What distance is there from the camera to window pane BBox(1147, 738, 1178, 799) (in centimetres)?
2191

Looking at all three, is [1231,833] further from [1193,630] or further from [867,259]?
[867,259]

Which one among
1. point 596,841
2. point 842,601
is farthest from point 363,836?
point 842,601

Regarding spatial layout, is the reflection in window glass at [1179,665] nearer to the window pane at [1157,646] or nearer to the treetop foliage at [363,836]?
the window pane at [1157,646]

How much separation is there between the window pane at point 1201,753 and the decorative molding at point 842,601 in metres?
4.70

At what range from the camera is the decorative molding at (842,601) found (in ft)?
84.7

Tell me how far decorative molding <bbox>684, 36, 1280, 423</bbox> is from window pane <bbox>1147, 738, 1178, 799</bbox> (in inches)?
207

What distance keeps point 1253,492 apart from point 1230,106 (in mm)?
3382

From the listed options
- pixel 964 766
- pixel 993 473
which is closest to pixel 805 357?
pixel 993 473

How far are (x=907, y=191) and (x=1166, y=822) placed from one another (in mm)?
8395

...

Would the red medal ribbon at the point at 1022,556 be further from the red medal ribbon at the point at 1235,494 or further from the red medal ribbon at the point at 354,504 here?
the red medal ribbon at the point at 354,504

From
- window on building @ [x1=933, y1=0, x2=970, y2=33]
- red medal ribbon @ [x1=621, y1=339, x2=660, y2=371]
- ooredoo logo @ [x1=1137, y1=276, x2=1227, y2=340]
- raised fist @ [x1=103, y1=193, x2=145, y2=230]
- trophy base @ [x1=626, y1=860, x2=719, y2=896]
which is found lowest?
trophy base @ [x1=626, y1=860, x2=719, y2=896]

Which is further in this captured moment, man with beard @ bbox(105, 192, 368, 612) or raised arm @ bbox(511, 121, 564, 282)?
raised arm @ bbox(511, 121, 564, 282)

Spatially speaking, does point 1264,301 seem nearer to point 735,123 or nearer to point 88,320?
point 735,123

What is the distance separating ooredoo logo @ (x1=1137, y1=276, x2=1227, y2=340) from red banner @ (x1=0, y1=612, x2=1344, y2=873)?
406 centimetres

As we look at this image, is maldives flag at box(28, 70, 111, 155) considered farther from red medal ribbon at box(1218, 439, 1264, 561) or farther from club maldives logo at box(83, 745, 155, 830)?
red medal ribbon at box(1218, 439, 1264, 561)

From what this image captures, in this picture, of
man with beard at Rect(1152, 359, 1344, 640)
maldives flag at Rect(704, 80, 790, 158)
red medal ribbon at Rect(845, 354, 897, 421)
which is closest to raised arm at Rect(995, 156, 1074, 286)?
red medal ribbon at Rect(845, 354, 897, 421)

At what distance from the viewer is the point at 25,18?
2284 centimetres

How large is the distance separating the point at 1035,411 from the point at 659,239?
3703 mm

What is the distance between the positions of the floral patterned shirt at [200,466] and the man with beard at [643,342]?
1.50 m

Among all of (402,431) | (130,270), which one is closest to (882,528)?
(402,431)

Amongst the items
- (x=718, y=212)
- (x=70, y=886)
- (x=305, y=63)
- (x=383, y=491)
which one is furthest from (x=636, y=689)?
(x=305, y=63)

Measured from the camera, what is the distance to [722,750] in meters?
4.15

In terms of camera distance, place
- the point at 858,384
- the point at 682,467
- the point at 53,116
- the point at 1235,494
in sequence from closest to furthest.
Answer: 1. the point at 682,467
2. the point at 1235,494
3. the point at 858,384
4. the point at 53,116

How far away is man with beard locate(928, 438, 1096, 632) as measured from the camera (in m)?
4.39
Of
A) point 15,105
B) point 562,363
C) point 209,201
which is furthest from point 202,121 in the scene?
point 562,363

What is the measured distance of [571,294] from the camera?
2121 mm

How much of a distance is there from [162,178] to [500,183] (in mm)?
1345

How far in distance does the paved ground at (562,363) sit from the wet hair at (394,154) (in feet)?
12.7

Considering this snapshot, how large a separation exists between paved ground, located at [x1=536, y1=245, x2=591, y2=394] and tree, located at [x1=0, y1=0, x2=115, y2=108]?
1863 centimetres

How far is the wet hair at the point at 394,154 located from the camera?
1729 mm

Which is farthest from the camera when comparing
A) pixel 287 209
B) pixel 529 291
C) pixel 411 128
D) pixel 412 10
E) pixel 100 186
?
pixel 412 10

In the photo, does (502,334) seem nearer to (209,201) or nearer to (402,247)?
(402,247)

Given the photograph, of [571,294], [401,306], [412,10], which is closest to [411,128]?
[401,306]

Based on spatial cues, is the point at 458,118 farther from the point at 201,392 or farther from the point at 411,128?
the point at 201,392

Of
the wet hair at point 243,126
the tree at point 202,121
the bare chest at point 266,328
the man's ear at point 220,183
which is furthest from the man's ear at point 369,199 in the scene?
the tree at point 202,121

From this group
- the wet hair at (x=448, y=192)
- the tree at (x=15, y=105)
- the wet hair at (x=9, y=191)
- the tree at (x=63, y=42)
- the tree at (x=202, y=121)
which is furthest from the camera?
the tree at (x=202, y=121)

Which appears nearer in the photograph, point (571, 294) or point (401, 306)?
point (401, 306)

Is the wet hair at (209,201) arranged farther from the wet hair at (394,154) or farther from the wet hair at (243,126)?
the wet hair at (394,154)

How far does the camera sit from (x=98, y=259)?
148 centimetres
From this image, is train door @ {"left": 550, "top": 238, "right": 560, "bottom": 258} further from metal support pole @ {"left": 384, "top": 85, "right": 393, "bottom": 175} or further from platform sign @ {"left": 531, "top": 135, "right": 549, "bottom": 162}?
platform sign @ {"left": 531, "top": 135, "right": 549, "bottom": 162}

* * *

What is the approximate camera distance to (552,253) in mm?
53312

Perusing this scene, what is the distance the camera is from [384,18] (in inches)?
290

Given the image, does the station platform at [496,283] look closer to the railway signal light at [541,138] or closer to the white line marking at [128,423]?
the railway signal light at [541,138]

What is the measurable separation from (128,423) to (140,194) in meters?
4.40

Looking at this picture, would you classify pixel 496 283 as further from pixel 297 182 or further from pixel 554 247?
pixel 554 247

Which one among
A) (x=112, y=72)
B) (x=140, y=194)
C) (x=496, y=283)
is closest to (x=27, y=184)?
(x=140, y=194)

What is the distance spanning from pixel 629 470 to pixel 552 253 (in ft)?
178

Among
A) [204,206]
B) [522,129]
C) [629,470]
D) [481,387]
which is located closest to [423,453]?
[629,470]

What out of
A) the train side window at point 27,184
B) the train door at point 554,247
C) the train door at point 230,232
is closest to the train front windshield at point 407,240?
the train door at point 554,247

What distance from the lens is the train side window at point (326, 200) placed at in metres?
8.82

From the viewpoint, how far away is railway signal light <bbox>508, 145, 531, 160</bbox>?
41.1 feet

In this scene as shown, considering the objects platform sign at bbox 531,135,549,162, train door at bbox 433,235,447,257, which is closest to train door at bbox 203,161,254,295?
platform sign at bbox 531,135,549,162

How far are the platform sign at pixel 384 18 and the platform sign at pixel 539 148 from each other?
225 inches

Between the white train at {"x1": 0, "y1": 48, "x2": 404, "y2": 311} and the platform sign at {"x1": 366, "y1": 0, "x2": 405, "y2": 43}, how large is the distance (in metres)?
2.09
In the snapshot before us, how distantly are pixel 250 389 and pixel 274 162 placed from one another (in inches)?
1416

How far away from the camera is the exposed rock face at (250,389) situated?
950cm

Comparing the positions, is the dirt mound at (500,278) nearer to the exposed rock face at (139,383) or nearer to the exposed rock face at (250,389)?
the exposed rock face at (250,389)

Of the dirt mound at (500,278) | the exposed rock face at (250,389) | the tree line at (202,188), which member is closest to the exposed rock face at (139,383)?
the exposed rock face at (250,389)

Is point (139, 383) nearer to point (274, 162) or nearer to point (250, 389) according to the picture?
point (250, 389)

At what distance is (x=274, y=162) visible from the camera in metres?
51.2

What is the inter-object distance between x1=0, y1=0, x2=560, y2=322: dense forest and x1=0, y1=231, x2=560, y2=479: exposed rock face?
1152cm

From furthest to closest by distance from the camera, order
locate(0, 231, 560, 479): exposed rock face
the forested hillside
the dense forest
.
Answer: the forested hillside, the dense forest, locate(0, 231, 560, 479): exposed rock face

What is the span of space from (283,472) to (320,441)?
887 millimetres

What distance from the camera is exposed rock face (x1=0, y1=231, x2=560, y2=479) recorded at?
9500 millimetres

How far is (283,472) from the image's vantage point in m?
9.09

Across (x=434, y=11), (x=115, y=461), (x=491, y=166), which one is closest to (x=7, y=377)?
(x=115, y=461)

WHAT IS EXPECTED - Express the lines between the one holding "Measured from the camera, what" and the one holding "4. the point at 53,116", inclusive, as a JSON list of strings with one string per line and blank lines left out.

REPLY -
[
  "Measured from the camera, what is the distance to [722,750] in meters?",
  "4.15",
  "In terms of camera distance, place",
  "- the point at 858,384",
  "- the point at 682,467",
  "- the point at 53,116",
  "- the point at 1235,494",
  "in sequence from closest to furthest.",
  "Answer: 1. the point at 682,467",
  "2. the point at 1235,494",
  "3. the point at 858,384",
  "4. the point at 53,116"
]